• Information shown:
+ + +

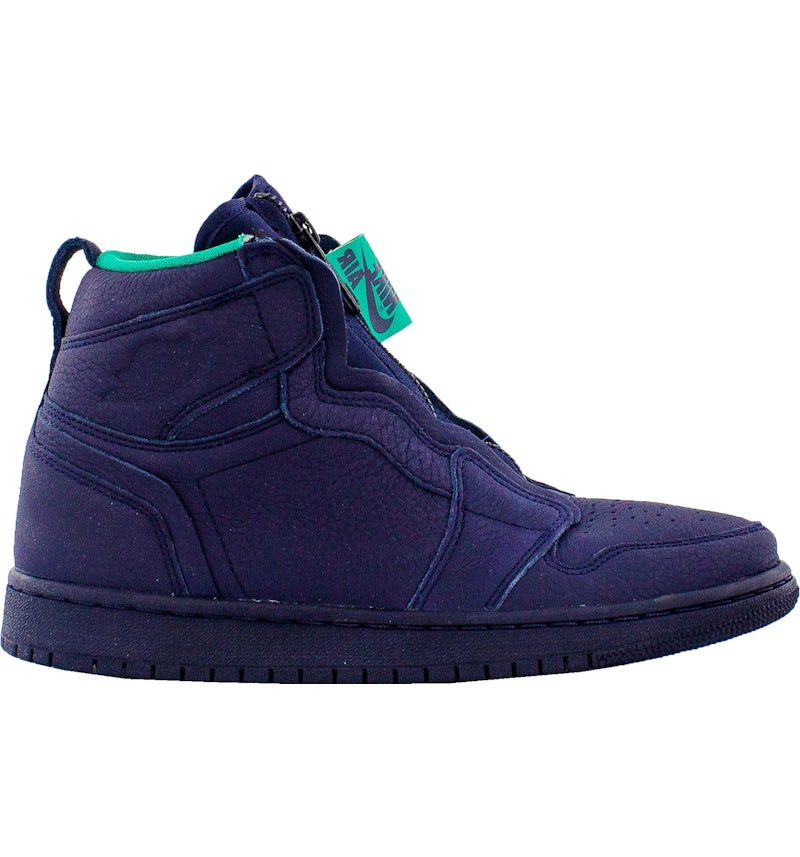 Air jordan 1 zip high shop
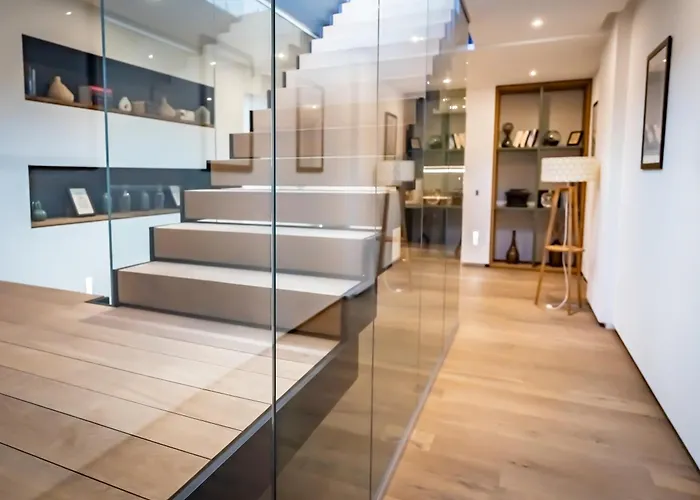 Villa Porto-vecchio Palombaggia Azaitu *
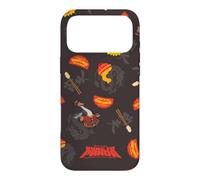 Carcasa para iPhone 17 Pro MAX DreamWorks Kung Fu Panda Mr. Ping Dumplings AOP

+ + +

• What needs to be done: Would you print the whole listing exactly, omitting the pictures?

• Task response:
 Air jordan 1 zip high shop
 Villa Porto-vecchio Palombaggia Azaitu *
 Carcasa para iPhone 17 Pro MAX DreamWorks Kung Fu Panda Mr. Ping Dumplings AOP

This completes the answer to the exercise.